With the renewal of American Idol for a fifth season on ABC and 20 seasons altogether, comes the opportunity to audition for the show. Checking out the eligibility page, not much has changed. Hopefuls must be born on or between June 2, 1992 and September 1, 2006 to be eligible. In other words, contestants must be between the ages of 15 and 29 when they compete on the show.
Any eligible American Idol alum who didn’t win the show is welcome to audition!
But there is ONE significant change. The @IdolSpoiler was correct–ANY former contestant who meets the eligibility requirements and who didn’t WIN the show, can audition again. It’s rule three in the eligibility requirement rules: “You are ineligible to participate in the Program if you competed in any previous season of American Idol and placed first in the competition.”
But although Top 11+ have been eligible to audition again, none have made the live shows
Actually, the rules, at least through the ABC era, allowed hopefuls who met the eligibility requirements outside of the Top 10 to audition again.
And I think it’s important to note that despite Top 24-Top 11 contestants being eligible to return, nobody from that group has made it back on to the live shows, or had significant air time in subsequent seasons.
Correction: Alyssa Raghu made The Top 24 in 2016 and subsequently finished in eighth place in 2017
American Idol even cut season 17 winner, Laine Hardy, at the Top 40 during season 16. For fans worried the upcoming seasons will be full of runners-up like Arthur Gunn, who won the comeback–I don’t think so.
Sign a contract post show?

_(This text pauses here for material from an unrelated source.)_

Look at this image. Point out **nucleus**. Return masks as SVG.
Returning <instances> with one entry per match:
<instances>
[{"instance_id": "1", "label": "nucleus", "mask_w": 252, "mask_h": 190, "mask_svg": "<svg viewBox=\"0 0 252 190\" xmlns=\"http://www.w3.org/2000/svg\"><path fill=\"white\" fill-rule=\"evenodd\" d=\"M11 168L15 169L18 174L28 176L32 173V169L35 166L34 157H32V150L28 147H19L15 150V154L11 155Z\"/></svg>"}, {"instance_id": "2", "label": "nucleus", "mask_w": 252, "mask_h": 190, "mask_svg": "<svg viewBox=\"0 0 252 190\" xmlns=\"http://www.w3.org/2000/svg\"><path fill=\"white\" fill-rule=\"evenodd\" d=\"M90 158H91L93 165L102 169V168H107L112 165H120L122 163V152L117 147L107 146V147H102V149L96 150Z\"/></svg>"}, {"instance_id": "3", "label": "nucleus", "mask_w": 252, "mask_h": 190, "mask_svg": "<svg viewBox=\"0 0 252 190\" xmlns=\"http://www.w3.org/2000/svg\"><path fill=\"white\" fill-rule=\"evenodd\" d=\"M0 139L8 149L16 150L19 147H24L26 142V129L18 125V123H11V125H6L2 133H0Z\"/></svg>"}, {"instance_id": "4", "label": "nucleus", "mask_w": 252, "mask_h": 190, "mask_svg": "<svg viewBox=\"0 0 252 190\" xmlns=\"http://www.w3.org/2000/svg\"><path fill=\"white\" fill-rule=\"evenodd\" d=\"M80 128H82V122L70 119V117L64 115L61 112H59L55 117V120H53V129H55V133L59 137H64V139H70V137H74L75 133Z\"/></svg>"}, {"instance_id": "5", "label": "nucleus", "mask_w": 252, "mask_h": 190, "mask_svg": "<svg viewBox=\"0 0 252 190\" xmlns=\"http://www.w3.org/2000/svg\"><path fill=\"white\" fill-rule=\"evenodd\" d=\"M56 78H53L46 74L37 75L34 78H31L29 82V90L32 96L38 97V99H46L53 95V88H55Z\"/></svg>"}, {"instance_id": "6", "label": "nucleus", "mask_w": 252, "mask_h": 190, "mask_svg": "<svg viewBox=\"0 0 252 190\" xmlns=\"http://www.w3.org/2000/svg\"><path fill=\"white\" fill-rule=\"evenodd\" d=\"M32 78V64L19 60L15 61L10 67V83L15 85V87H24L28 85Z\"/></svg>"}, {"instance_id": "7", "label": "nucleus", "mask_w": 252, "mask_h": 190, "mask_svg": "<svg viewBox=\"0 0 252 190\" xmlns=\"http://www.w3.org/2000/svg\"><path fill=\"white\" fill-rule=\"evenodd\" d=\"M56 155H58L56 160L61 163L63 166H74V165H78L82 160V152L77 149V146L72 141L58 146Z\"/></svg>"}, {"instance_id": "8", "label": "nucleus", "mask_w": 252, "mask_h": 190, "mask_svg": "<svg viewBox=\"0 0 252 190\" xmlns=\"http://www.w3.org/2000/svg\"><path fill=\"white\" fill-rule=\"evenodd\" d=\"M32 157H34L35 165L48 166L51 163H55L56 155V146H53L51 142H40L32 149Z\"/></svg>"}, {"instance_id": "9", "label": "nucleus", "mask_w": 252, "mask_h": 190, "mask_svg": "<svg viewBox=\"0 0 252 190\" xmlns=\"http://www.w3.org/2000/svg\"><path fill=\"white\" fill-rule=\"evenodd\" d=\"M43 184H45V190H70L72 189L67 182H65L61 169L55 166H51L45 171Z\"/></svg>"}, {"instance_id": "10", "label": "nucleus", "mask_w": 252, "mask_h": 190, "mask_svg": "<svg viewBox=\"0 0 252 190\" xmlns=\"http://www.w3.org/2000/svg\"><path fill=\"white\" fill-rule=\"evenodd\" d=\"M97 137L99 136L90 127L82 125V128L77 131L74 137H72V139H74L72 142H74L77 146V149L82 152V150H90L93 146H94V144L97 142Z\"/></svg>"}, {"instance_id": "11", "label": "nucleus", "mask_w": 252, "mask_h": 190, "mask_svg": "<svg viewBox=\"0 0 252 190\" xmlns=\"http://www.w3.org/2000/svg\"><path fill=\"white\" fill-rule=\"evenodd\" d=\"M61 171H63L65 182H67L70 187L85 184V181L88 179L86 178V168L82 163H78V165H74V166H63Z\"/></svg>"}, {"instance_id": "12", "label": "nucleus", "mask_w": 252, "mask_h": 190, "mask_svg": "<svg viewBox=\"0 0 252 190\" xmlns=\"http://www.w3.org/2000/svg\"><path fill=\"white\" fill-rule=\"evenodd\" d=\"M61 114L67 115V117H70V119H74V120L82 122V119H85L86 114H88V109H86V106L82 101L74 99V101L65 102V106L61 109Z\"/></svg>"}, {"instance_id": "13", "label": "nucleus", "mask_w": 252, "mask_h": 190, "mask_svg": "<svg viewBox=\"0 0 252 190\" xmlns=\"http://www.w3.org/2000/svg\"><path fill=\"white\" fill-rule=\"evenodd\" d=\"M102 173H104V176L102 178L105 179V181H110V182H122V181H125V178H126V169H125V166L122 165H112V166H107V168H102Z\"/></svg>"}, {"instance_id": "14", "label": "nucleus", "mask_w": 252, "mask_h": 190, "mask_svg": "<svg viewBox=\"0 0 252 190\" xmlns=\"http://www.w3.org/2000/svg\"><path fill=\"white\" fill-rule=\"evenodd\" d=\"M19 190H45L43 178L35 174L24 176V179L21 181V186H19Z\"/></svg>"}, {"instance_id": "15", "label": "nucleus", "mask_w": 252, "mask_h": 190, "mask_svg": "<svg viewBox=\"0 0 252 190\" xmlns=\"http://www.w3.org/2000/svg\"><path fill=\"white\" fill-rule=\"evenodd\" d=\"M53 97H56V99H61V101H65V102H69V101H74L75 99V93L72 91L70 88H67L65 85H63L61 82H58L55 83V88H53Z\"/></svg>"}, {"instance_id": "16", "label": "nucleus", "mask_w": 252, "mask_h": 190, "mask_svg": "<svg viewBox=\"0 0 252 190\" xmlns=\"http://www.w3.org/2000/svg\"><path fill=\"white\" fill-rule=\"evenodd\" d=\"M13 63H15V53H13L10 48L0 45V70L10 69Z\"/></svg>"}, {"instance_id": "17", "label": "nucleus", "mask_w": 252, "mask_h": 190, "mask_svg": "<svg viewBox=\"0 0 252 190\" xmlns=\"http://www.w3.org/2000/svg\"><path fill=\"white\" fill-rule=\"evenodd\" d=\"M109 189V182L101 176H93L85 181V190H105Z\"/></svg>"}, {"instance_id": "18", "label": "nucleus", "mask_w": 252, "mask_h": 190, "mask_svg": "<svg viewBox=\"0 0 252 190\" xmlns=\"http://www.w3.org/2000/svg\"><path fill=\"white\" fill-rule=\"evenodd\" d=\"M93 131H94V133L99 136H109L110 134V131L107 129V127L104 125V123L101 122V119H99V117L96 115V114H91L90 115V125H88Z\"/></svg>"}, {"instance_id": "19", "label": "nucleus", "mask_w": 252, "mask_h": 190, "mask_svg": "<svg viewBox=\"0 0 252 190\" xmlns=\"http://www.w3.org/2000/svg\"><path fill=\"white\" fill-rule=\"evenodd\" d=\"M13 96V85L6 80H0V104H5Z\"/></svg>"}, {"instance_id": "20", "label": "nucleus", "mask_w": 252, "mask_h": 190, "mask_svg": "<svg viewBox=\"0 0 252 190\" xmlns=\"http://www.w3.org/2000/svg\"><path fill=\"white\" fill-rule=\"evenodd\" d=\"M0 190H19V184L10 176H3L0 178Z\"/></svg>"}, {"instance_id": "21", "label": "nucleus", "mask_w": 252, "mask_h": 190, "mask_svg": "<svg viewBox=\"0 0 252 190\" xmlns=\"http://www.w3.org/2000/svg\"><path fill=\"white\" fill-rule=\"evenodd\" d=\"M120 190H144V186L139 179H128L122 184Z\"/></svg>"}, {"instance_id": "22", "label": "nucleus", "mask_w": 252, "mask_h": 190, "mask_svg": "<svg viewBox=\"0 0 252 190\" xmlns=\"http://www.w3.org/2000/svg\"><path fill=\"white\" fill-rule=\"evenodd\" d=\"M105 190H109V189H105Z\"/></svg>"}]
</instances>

An alum may not be eligible
Many alums enter into contracts post-show that would prohibit them from participating on Idol. Exclusive recording, merchandising, touring, music publishing, songwriting or agency contracts can prohibit a hopeful from participating again.
Also, hopefuls who are affiliated with 19 Entertainment, ABC, Disney or any of their affiliates are disqualified from participating. And that rule also covers Top 10 alums like Francisco Martin, Dillon James, Julia Gargano, Alejandro Aranda, and more who signed to 19 Recordings.
American Idol keeping its options open–probably
Idol probably wants to keep their options open to throw in curve balls. At the very least, the new rule will likely force alums to run the American Idol gauntlet alongside the newbies. That’s in contrast to the Comeback, which dropped Top 20 contestants into the competition before the Top 10. For instance, if season 16 runner-up Caleb Lee Hutchinson makes the show again, he’ll probably have to run the Idol gauntlet once more, from the very beginning. I doubt there are many runners-up who would want to endure the grind again.
Here’s an interesting idea: What if a former contestant, say from the FOX era, who competed as an underbaked teenager comes back years later with more experience and skill? That could be intriguing.
A list of age eligible American Idol alums who can audition again
A commenter came up with an exhaustive list of eligible contestants that’s mindful of singers aging out (but not their contracts). It’s a long list! Check it out HERE. Country singer, Aaron Kelly, who competed on season 9 as a 17 year old is still pursuing a music career. Certainly, he’s honed his musical abilities during the past decade! Also from that season, Haeley Vaughn, who had tons of personality…but so not ready to compete. The point is, I would not rule out bringing back a Top 10 contestant from another season. Now should La’Porsha Renae (she’s eligible!) the runner-up from season 15 audition again? Idol should disqualify any contestants who made it so far in the competition that they competed in every single live show during their season.
What do you think? Should American Idol cast more runners-up like Arthur Gunn on the live shows? Who would you like to see return?